* WORK REQUEST *
Repeat each record below exactly, dropping the pictures.

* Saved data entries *
* * * * *
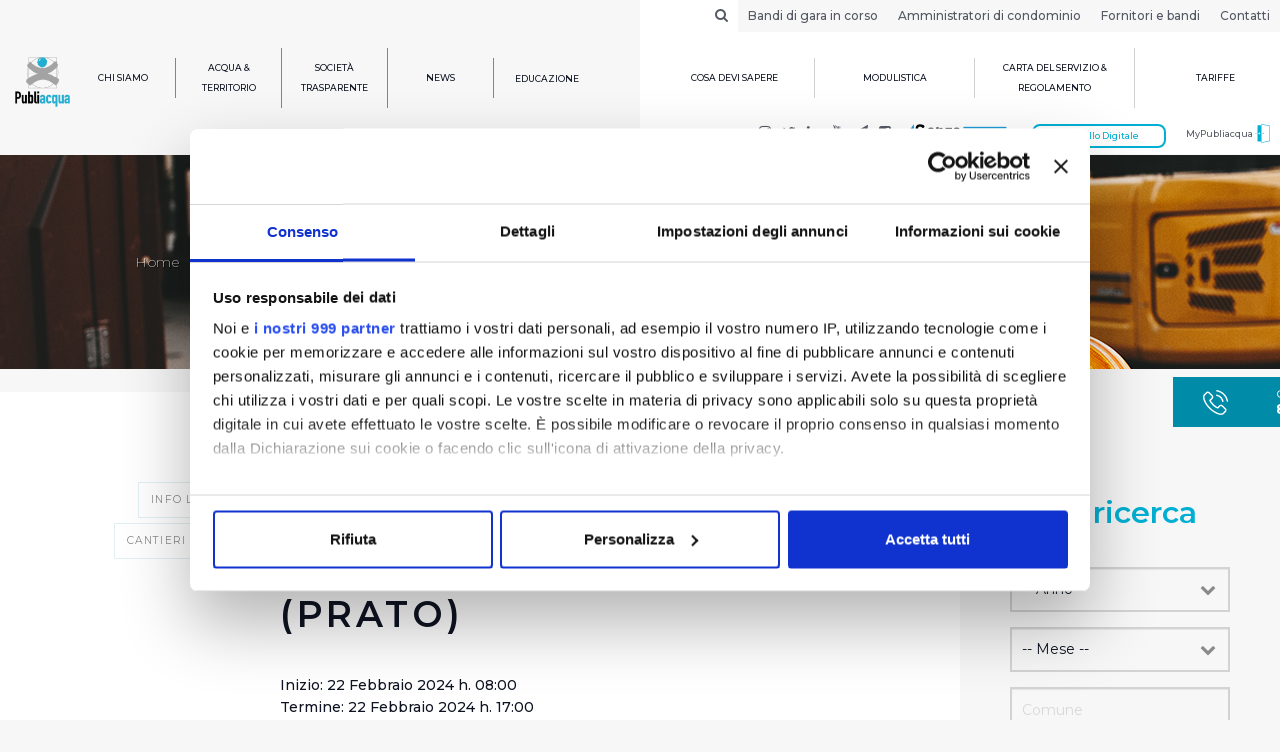

--- FILE ---
content_type: image/svg+xml
request_url: https://www.publiacqua.it/sites/publiacqua/themes/publiacqua_bootstrap/images/Icon_Mypubliacqua.svg
body_size: 346
content:
<?xml version="1.0" encoding="utf-8"?>
<!-- Generator: Adobe Illustrator 19.2.1, SVG Export Plug-In . SVG Version: 6.00 Build 0)  -->
<svg version="1.1" id="Livello_1" xmlns="http://www.w3.org/2000/svg" xmlns:xlink="http://www.w3.org/1999/xlink" x="0px" y="0px"
	 viewBox="0 0 55.7 71" style="enable-background:new 0 0 55.7 71;" xml:space="preserve">
<style type="text/css">
	.st0{display:none;}
	.st1{fill:#00AFD3;}
	.st2{fill:#FFFFFF;stroke:#00AFD3;stroke-miterlimit:10;}
	.st3{fill:#FFFFFF;}
</style>
<rect x="-53.6" y="-39.7" class="st0" width="174.2" height="160.8"/>
<image style="display:none;overflow:visible;enable-background:new    ;" width="56" height="71" xlink:href="Icon_Mypubliacqua.png"  transform="matrix(1 0 0 1 -0.2767 -1.464844e-05)">
</image>
<g>
	<path class="st1" d="M26.4,2.4l27.3,5.5v54.9l-27.3,5.7L26.4,2.4 M24.4,0v71l31.3-6.6V6.3L24.4,0L24.4,0z"/>
</g>
<ellipse class="st1" cx="30.4" cy="35.5" rx="1.8" ry="2.4"/>
<path class="st1" d="M10.9,5h9.8c1.1,0,1.9,0.9,1.9,1.9V64c0,1.1-0.9,1.9-1.9,1.9h-9.8C9.8,65.9,9,65,9,64V7C9,5.9,9.9,5,10.9,5z"/>
<rect x="0.5" y="34.4" class="st2" width="17.1" height="2.5"/>
<polygon class="st3" points="14.8,40.4 14.8,31 20.1,35.7 "/>
</svg>


--- FILE ---
content_type: image/svg+xml
request_url: https://www.publiacqua.it/sites/publiacqua/themes/publiacqua_bootstrap/images/arrow-pointing-to-right-blue.svg
body_size: 92
content:
<?xml version="1.0" encoding="utf-8"?>
<!-- Generator: Adobe Illustrator 19.2.1, SVG Export Plug-In . SVG Version: 6.00 Build 0)  -->
<svg version="1.1" id="Livello_1" xmlns="http://www.w3.org/2000/svg" xmlns:xlink="http://www.w3.org/1999/xlink" x="0px" y="0px"
	 viewBox="0 0 216 149" style="enable-background:new 0 0 216 149;" xml:space="preserve">
<style type="text/css">
	.st0{fill:#00AFD3;}
</style>
<path class="st0" d="M212.1,66.9l-64-64C144.2-1,137.9-1,134,2.9s-3.9,10.2,0,14.1l46.9,47H10C4.5,64,0,68.5,0,74s4.5,10,10,10
	h170.9L134,130.9c-3.9,3.9-3.9,10.2,0,14.1c2,2,4.5,2.9,7.1,2.9s5.1-1,7.1-2.9l64-64C216,77.2,216,70.8,212.1,66.9z"/>
</svg>


--- FILE ---
content_type: image/svg+xml
request_url: https://www.publiacqua.it/sites/publiacqua/themes/publiacqua_bootstrap/images/close-white.svg
body_size: 42
content:
<?xml version="1.0" encoding="utf-8"?>
<!-- Generator: Adobe Illustrator 19.2.1, SVG Export Plug-In . SVG Version: 6.00 Build 0)  -->
<svg version="1.1" id="Livello_1" xmlns="http://www.w3.org/2000/svg" xmlns:xlink="http://www.w3.org/1999/xlink" x="0px" y="0px"
	 viewBox="0 0 63.2 63" style="enable-background:new 0 0 63.2 63;" xml:space="preserve">
<style type="text/css">
	.st0{fill:none;stroke:#FFFFFF;stroke-width:10;stroke-linecap:round;stroke-miterlimit:10;}
</style>
<g>
	<line class="st0" x1="5" y1="5" x2="58.2" y2="58"/>
	<line class="st0" x1="58.2" y1="5" x2="5" y2="58"/>
</g>
</svg>


--- FILE ---
content_type: application/javascript
request_url: https://www.publiacqua.it/sites/all/modules/ziggy_publiacqua_drupal7_blocks/js/filtra_ricerca.js?t9cg41
body_size: 542
content:
/*
* La vista di destinazione si aspetta dei parametri strutturati come:
* city
* date
* La form ha un doppio campo per la data, recuperiamo i due valori e li uniamo insieme in uno solo
* Creiamo una nuova form che si occupa della submit
*
 */
jQuery(function($) {
    var $form = $('#filter-search-block').find('form'),
        $city = $form.find('input[name="city"]'),
        $year = $form.find('select[name="year"]'),
        $month = $form.find('select[name="month"]');
        $pnrr = $form.find('input[name="pnrr"]');

    var computedDate = function() {
        // var year = $year.val();
        // var month = $month.val() || '';
        // if(month !== ''){
        //     month = '-' + month;
        // }
        // return year + month;
        var year = $year.val(),
            month = $month.val() || '';
        return month + (month != '' ? '/' : '') + year;
    };

    $form.submit(function(e) {
        e.preventDefault();
        var action = $(this).attr('action').split('?'),
            form = document.createElement('FORM');
        form.setAttribute('action', action[0]);
        form.setAttribute('method', $(this).attr('method'));
        form.style.display = 'none';

        var city = document.createElement('INPUT');
        city.setAttribute('name', $city.attr('name'));
        city.setAttribute('value', $city.val());

        var date = document.createElement('INPUT');
        date.setAttribute('name', 'date[value][date]');
        date.setAttribute('value', computedDate());

        if ($pnrr.length > 0 && $pnrr.is(":checked")) {
            var pnrr = document.createElement('INPUT');
            pnrr.setAttribute('name', 'pnrr');
            pnrr.setAttribute('value', 1);

            form.appendChild(pnrr);
        }

        form.appendChild(city);
        form.appendChild(date);

        if(action.length > 1 && action[1].indexOf('type') === 0){
            var value = action[1].split('=').pop(),
                type = document.createElement('INPUT');
            type.setAttribute('name', 'type');
            type.setAttribute('value', value);
            form.appendChild(type);
        }

        $(this).parent().append(form);
        form.submit();
    })

    if ($year.val() === '') {
        $month.val('');
        $month.prop('disabled', true);
        $month.addClass('disabled');
    }

    $year.on('change', function() {
        if ($year.val() === '') { // Se $year non ha un valore, disabilita $month
            $month.val('');
            $month.prop('disabled', true);
            $month.addClass('disabled');
        } else {
            $month.prop('disabled', false);
            $month.removeClass('disabled');
        }
    });
});

--- FILE ---
content_type: image/svg+xml
request_url: https://www.publiacqua.it/sites/publiacqua/themes/publiacqua_bootstrap/images/arrow-pointing-to-right-white.svg
body_size: 68
content:
<?xml version="1.0" encoding="utf-8"?>
<!-- Generator: Adobe Illustrator 19.2.1, SVG Export Plug-In . SVG Version: 6.00 Build 0)  -->
<svg version="1.1" id="Livello_1" xmlns="http://www.w3.org/2000/svg" xmlns:xlink="http://www.w3.org/1999/xlink" x="0px" y="0px"
	 viewBox="0 0 216 149" style="enable-background:new 0 0 216 149;" xml:space="preserve">
<style type="text/css">
	.st0{fill:#FFFFFF;}
</style>
<path class="st0" d="M212.1,66.9l-64-64C144.2-1,137.9-1,134,2.9c-3.9,3.9-3.9,10.2,0,14.1L180.9,64H10C4.5,64,0,68.5,0,74
	c0,5.5,4.5,10,10,10h170.9L134,130.9c-3.9,3.9-3.9,10.2,0,14.1c2,2,4.5,2.9,7.1,2.9c2.6,0,5.1-1,7.1-2.9l64-64
	C216,77.2,216,70.8,212.1,66.9z"/>
</svg>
* * * * *
* SOLUTION FOR THIS EXERCISE *
--- FILE ---
content_type: image/svg+xml
request_url: https://www.publiacqua.it/sites/publiacqua/themes/publiacqua_bootstrap/images/Icon_Mypubliacqua.svg
body_size: 346
content:
<?xml version="1.0" encoding="utf-8"?>
<!-- Generator: Adobe Illustrator 19.2.1, SVG Export Plug-In . SVG Version: 6.00 Build 0)  -->
<svg version="1.1" id="Livello_1" xmlns="http://www.w3.org/2000/svg" xmlns:xlink="http://www.w3.org/1999/xlink" x="0px" y="0px"
	 viewBox="0 0 55.7 71" style="enable-background:new 0 0 55.7 71;" xml:space="preserve">
<style type="text/css">
	.st0{display:none;}
	.st1{fill:#00AFD3;}
	.st2{fill:#FFFFFF;stroke:#00AFD3;stroke-miterlimit:10;}
	.st3{fill:#FFFFFF;}
</style>
<rect x="-53.6" y="-39.7" class="st0" width="174.2" height="160.8"/>
<image style="display:none;overflow:visible;enable-background:new    ;" width="56" height="71" xlink:href="Icon_Mypubliacqua.png"  transform="matrix(1 0 0 1 -0.2767 -1.464844e-05)">
</image>
<g>
	<path class="st1" d="M26.4,2.4l27.3,5.5v54.9l-27.3,5.7L26.4,2.4 M24.4,0v71l31.3-6.6V6.3L24.4,0L24.4,0z"/>
</g>
<ellipse class="st1" cx="30.4" cy="35.5" rx="1.8" ry="2.4"/>
<path class="st1" d="M10.9,5h9.8c1.1,0,1.9,0.9,1.9,1.9V64c0,1.1-0.9,1.9-1.9,1.9h-9.8C9.8,65.9,9,65,9,64V7C9,5.9,9.9,5,10.9,5z"/>
<rect x="0.5" y="34.4" class="st2" width="17.1" height="2.5"/>
<polygon class="st3" points="14.8,40.4 14.8,31 20.1,35.7 "/>
</svg>


--- FILE ---
content_type: image/svg+xml
request_url: https://www.publiacqua.it/sites/publiacqua/themes/publiacqua_bootstrap/images/arrow-pointing-to-right-blue.svg
body_size: 92
content:
<?xml version="1.0" encoding="utf-8"?>
<!-- Generator: Adobe Illustrator 19.2.1, SVG Export Plug-In . SVG Version: 6.00 Build 0)  -->
<svg version="1.1" id="Livello_1" xmlns="http://www.w3.org/2000/svg" xmlns:xlink="http://www.w3.org/1999/xlink" x="0px" y="0px"
	 viewBox="0 0 216 149" style="enable-background:new 0 0 216 149;" xml:space="preserve">
<style type="text/css">
	.st0{fill:#00AFD3;}
</style>
<path class="st0" d="M212.1,66.9l-64-64C144.2-1,137.9-1,134,2.9s-3.9,10.2,0,14.1l46.9,47H10C4.5,64,0,68.5,0,74s4.5,10,10,10
	h170.9L134,130.9c-3.9,3.9-3.9,10.2,0,14.1c2,2,4.5,2.9,7.1,2.9s5.1-1,7.1-2.9l64-64C216,77.2,216,70.8,212.1,66.9z"/>
</svg>


--- FILE ---
content_type: image/svg+xml
request_url: https://www.publiacqua.it/sites/publiacqua/themes/publiacqua_bootstrap/images/close-white.svg
body_size: 42
content:
<?xml version="1.0" encoding="utf-8"?>
<!-- Generator: Adobe Illustrator 19.2.1, SVG Export Plug-In . SVG Version: 6.00 Build 0)  -->
<svg version="1.1" id="Livello_1" xmlns="http://www.w3.org/2000/svg" xmlns:xlink="http://www.w3.org/1999/xlink" x="0px" y="0px"
	 viewBox="0 0 63.2 63" style="enable-background:new 0 0 63.2 63;" xml:space="preserve">
<style type="text/css">
	.st0{fill:none;stroke:#FFFFFF;stroke-width:10;stroke-linecap:round;stroke-miterlimit:10;}
</style>
<g>
	<line class="st0" x1="5" y1="5" x2="58.2" y2="58"/>
	<line class="st0" x1="58.2" y1="5" x2="5" y2="58"/>
</g>
</svg>


--- FILE ---
content_type: application/javascript
request_url: https://www.publiacqua.it/sites/all/modules/ziggy_publiacqua_drupal7_blocks/js/filtra_ricerca.js?t9cg41
body_size: 542
content:
/*
* La vista di destinazione si aspetta dei parametri strutturati come:
* city
* date
* La form ha un doppio campo per la data, recuperiamo i due valori e li uniamo insieme in uno solo
* Creiamo una nuova form che si occupa della submit
*
 */
jQuery(function($) {
    var $form = $('#filter-search-block').find('form'),
        $city = $form.find('input[name="city"]'),
        $year = $form.find('select[name="year"]'),
        $month = $form.find('select[name="month"]');
        $pnrr = $form.find('input[name="pnrr"]');

    var computedDate = function() {
        // var year = $year.val();
        // var month = $month.val() || '';
        // if(month !== ''){
        //     month = '-' + month;
        // }
        // return year + month;
        var year = $year.val(),
            month = $month.val() || '';
        return month + (month != '' ? '/' : '') + year;
    };

    $form.submit(function(e) {
        e.preventDefault();
        var action = $(this).attr('action').split('?'),
            form = document.createElement('FORM');
        form.setAttribute('action', action[0]);
        form.setAttribute('method', $(this).attr('method'));
        form.style.display = 'none';

        var city = document.createElement('INPUT');
        city.setAttribute('name', $city.attr('name'));
        city.setAttribute('value', $city.val());

        var date = document.createElement('INPUT');
        date.setAttribute('name', 'date[value][date]');
        date.setAttribute('value', computedDate());

        if ($pnrr.length > 0 && $pnrr.is(":checked")) {
            var pnrr = document.createElement('INPUT');
            pnrr.setAttribute('name', 'pnrr');
            pnrr.setAttribute('value', 1);

            form.appendChild(pnrr);
        }

        form.appendChild(city);
        form.appendChild(date);

        if(action.length > 1 && action[1].indexOf('type') === 0){
            var value = action[1].split('=').pop(),
                type = document.createElement('INPUT');
            type.setAttribute('name', 'type');
            type.setAttribute('value', value);
            form.appendChild(type);
        }

        $(this).parent().append(form);
        form.submit();
    })

    if ($year.val() === '') {
        $month.val('');
        $month.prop('disabled', true);
        $month.addClass('disabled');
    }

    $year.on('change', function() {
        if ($year.val() === '') { // Se $year non ha un valore, disabilita $month
            $month.val('');
            $month.prop('disabled', true);
            $month.addClass('disabled');
        } else {
            $month.prop('disabled', false);
            $month.removeClass('disabled');
        }
    });
});

--- FILE ---
content_type: image/svg+xml
request_url: https://www.publiacqua.it/sites/publiacqua/themes/publiacqua_bootstrap/images/arrow-pointing-to-right-white.svg
body_size: 68
content:
<?xml version="1.0" encoding="utf-8"?>
<!-- Generator: Adobe Illustrator 19.2.1, SVG Export Plug-In . SVG Version: 6.00 Build 0)  -->
<svg version="1.1" id="Livello_1" xmlns="http://www.w3.org/2000/svg" xmlns:xlink="http://www.w3.org/1999/xlink" x="0px" y="0px"
	 viewBox="0 0 216 149" style="enable-background:new 0 0 216 149;" xml:space="preserve">
<style type="text/css">
	.st0{fill:#FFFFFF;}
</style>
<path class="st0" d="M212.1,66.9l-64-64C144.2-1,137.9-1,134,2.9c-3.9,3.9-3.9,10.2,0,14.1L180.9,64H10C4.5,64,0,68.5,0,74
	c0,5.5,4.5,10,10,10h170.9L134,130.9c-3.9,3.9-3.9,10.2,0,14.1c2,2,4.5,2.9,7.1,2.9c2.6,0,5.1-1,7.1-2.9l64-64
	C216,77.2,216,70.8,212.1,66.9z"/>
</svg>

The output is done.